An exact printout of all the entries is required.

----------

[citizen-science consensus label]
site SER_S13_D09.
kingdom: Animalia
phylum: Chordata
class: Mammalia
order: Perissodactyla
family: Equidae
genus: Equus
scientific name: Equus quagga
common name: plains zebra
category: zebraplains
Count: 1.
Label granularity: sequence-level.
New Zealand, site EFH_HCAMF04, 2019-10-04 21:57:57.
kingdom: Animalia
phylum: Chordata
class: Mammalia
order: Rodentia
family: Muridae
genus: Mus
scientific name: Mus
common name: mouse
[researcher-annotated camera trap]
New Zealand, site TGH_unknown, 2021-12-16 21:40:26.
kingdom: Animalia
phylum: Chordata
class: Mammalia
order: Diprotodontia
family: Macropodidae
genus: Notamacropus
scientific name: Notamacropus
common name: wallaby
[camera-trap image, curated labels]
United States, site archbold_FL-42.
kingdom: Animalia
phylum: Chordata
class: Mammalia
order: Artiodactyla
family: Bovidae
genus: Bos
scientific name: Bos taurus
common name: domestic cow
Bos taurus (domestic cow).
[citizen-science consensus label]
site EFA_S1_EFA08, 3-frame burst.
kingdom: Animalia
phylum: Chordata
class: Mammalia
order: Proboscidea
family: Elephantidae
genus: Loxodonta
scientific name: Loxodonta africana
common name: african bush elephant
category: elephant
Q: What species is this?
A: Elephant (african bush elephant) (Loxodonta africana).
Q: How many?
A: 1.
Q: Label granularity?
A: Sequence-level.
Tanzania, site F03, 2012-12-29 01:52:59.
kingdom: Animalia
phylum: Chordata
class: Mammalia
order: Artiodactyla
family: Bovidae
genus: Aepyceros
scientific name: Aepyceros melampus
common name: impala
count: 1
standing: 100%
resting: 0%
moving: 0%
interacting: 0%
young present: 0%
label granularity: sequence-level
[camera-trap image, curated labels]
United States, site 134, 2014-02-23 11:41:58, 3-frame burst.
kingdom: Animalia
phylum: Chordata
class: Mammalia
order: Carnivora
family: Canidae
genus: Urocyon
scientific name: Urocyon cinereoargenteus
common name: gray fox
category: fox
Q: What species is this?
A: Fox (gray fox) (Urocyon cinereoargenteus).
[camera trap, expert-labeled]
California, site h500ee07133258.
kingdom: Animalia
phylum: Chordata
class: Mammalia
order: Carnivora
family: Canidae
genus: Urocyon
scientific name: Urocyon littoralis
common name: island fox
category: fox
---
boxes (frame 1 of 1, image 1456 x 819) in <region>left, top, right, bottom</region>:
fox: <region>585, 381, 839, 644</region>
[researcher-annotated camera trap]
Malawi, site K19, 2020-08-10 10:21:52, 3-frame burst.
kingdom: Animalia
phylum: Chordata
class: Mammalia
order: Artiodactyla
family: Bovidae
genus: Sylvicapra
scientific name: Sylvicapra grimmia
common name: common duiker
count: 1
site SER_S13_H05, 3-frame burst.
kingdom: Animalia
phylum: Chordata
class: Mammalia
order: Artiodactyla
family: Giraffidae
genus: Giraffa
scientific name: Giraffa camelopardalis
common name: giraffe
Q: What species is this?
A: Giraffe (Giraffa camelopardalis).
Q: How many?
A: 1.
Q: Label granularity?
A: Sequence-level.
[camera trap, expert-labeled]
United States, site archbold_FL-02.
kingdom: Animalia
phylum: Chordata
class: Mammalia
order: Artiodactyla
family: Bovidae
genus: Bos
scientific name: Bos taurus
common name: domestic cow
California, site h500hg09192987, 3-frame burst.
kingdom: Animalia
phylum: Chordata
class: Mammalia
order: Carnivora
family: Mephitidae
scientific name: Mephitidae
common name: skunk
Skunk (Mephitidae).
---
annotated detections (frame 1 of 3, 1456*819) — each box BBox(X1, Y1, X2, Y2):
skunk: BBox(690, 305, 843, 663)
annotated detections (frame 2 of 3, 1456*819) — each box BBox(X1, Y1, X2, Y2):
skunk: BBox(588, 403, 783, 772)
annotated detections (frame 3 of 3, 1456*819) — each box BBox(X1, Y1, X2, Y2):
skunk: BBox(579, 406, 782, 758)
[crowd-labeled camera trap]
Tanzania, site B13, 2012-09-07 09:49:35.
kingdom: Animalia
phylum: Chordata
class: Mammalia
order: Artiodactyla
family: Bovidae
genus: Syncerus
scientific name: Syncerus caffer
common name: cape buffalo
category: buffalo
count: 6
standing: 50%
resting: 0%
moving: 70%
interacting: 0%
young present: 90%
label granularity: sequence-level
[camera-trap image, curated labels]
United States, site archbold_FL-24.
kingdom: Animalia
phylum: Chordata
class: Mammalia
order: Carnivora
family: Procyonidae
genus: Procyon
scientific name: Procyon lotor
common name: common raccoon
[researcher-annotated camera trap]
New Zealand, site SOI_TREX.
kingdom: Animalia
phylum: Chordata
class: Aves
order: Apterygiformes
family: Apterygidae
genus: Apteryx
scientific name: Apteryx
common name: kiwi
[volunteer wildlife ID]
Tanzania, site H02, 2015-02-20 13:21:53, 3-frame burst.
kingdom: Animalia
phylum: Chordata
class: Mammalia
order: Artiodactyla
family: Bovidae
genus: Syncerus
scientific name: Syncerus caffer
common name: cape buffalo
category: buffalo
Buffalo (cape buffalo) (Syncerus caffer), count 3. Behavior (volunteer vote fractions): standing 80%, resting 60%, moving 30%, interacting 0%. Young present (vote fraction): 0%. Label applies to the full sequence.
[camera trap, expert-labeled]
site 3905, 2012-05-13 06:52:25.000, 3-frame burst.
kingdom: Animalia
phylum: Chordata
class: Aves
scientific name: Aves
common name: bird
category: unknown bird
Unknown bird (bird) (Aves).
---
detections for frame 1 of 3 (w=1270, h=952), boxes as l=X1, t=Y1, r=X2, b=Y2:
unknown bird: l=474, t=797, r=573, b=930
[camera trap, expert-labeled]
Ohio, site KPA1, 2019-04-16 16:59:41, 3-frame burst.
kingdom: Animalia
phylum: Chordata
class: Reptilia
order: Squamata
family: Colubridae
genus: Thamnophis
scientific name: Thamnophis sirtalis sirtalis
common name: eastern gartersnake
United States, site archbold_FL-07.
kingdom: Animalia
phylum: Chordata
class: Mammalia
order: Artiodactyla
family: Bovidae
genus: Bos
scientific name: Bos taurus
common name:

----------

**Expected answer:**
[citizen-science consensus label]
site SER_S13_D09.
kingdom: Animalia
phylum: Chordata
class: Mammalia
order: Perissodactyla
family: Equidae
genus: Equus
scientific name: Equus quagga
common name: plains zebra
category: zebraplains
Count: 1.
Label granularity: sequence-level.
New Zealand, site EFH_HCAMF04, 2019-10-04 21:57:57.
kingdom: Animalia
phylum: Chordata
class: Mammalia
order: Rodentia
family: Muridae
genus: Mus
scientific name: Mus
common name: mouse
[researcher-annotated camera trap]
New Zealand, site TGH_unknown, 2021-12-16 21:40:26.
kingdom: Animalia
phylum: Chordata
class: Mammalia
order: Diprotodontia
family: Macropodidae
genus: Notamacropus
scientific name: Notamacropus
common name: wallaby
[camera-trap image, curated labels]
United States, site archbold_FL-42.
kingdom: Animalia
phylum: Chordata
class: Mammalia
order: Artiodactyla
family: Bovidae
genus: Bos
scientific name: Bos taurus
common name: domestic cow
Bos taurus (domestic cow).
[citizen-science consensus label]
site EFA_S1_EFA08, 3-frame burst.
kingdom: Animalia
phylum: Chordata
class: Mammalia
order: Proboscidea
family: Elephantidae
genus: Loxodonta
scientific name: Loxodonta africana
common name: african bush elephant
category: elephant
Q: What species is this?
A: Elephant (african bush elephant) (Loxodonta africana).
Q: How many?
A: 1.
Q: Label granularity?
A: Sequence-level.
Tanzania, site F03, 2012-12-29 01:52:59.
kingdom: Animalia
phylum: Chordata
class: Mammalia
order: Artiodactyla
family: Bovidae
genus: Aepyceros
scientific name: Aepyceros melampus
common name: impala
count: 1
standing: 100%
resting: 0%
moving: 0%
interacting: 0%
young present: 0%
label granularity: sequence-level
[camera-trap image, curated labels]
United States, site 134, 2014-02-23 11:41:58, 3-frame burst.
kingdom: Animalia
phylum: Chordata
class: Mammalia
order: Carnivora
family: Canidae
genus: Urocyon
scientific name: Urocyon cinereoargenteus
common name: gray fox
category: fox
Q: What species is this?
A: Fox (gray fox) (Urocyon cinereoargenteus).
[camera trap, expert-labeled]
California, site h500ee07133258.
kingdom: Animalia
phylum: Chordata
class: Mammalia
order: Carnivora
family: Canidae
genus: Urocyon
scientific name: Urocyon littoralis
common name: island fox
category: fox
---
boxes (frame 1 of 1, image 1456 x 819) in <region>left, top, right, bottom</region>:
fox: <region>585, 381, 839, 644</region>
[researcher-annotated camera trap]
Malawi, site K19, 2020-08-10 10:21:52, 3-frame burst.
kingdom: Animalia
phylum: Chordata
class: Mammalia
order: Artiodactyla
family: Bovidae
genus: Sylvicapra
scientific name: Sylvicapra grimmia
common name: common duiker
count: 1
site SER_S13_H05, 3-frame burst.
kingdom: Animalia
phylum: Chordata
class: Mammalia
order: Artiodactyla
family: Giraffidae
genus: Giraffa
scientific name: Giraffa camelopardalis
common name: giraffe
Q: What species is this?
A: Giraffe (Giraffa camelopardalis).
Q: How many?
A: 1.
Q: Label granularity?
A: Sequence-level.
[camera trap, expert-labeled]
United States, site archbold_FL-02.
kingdom: Animalia
phylum: Chordata
class: Mammalia
order: Artiodactyla
family: Bovidae
genus: Bos
scientific name: Bos taurus
common name: domestic cow
California, site h500hg09192987, 3-frame burst.
kingdom: Animalia
phylum: Chordata
class: Mammalia
order: Carnivora
family: Mephitidae
scientific name: Mephitidae
common name: skunk
Skunk (Mephitidae).
---
annotated detections (frame 1 of 3, 1456*819) — each box BBox(X1, Y1, X2, Y2):
skunk: BBox(690, 305, 843, 663)
annotated detections (frame 2 of 3, 1456*819) — each box BBox(X1, Y1, X2, Y2):
skunk: BBox(588, 403, 783, 772)
annotated detections (frame 3 of 3, 1456*819) — each box BBox(X1, Y1, X2, Y2):
skunk: BBox(579, 406, 782, 758)
[crowd-labeled camera trap]
Tanzania, site B13, 2012-09-07 09:49:35.
kingdom: Animalia
phylum: Chordata
class: Mammalia
order: Artiodactyla
family: Bovidae
genus: Syncerus
scientific name: Syncerus caffer
common name: cape buffalo
category: buffalo
count: 6
standing: 50%
resting: 0%
moving: 70%
interacting: 0%
young present: 90%
label granularity: sequence-level
[camera-trap image, curated labels]
United States, site archbold_FL-24.
kingdom: Animalia
phylum: Chordata
class: Mammalia
order: Carnivora
family: Procyonidae
genus: Procyon
scientific name: Procyon lotor
common name: common raccoon
[researcher-annotated camera trap]
New Zealand, site SOI_TREX.
kingdom: Animalia
phylum: Chordata
class: Aves
order: Apterygiformes
family: Apterygidae
genus: Apteryx
scientific name: Apteryx
common name: kiwi
[volunteer wildlife ID]
Tanzania, site H02, 2015-02-20 13:21:53, 3-frame burst.
kingdom: Animalia
phylum: Chordata
class: Mammalia
order: Artiodactyla
family: Bovidae
genus: Syncerus
scientific name: Syncerus caffer
common name: cape buffalo
category: buffalo
Buffalo (cape buffalo) (Syncerus caffer), count 3. Behavior (volunteer vote fractions): standing 80%, resting 60%, moving 30%, interacting 0%. Young present (vote fraction): 0%. Label applies to the full sequence.
[camera trap, expert-labeled]
site 3905, 2012-05-13 06:52:25.000, 3-frame burst.
kingdom: Animalia
phylum: Chordata
class: Aves
scientific name: Aves
common name: bird
category: unknown bird
Unknown bird (bird) (Aves).
---
detections for frame 1 of 3 (w=1270, h=952), boxes as l=X1, t=Y1, r=X2, b=Y2:
unknown bird: l=474, t=797, r=573, b=930
[camera trap, expert-labeled]
Ohio, site KPA1, 2019-04-16 16:59:41, 3-frame burst.
kingdom: Animalia
phylum: Chordata
class: Reptilia
order: Squamata
family: Colubridae
genus: Thamnophis
scientific name: Thamnophis sirtalis sirtalis
common name: eastern gartersnake
United States, site archbold_FL-07.
kingdom: Animalia
phylum: Chordata
class: Mammalia
order: Artiodactyla
family: Bovidae
genus: Bos
scientific name: Bos taurus
common name:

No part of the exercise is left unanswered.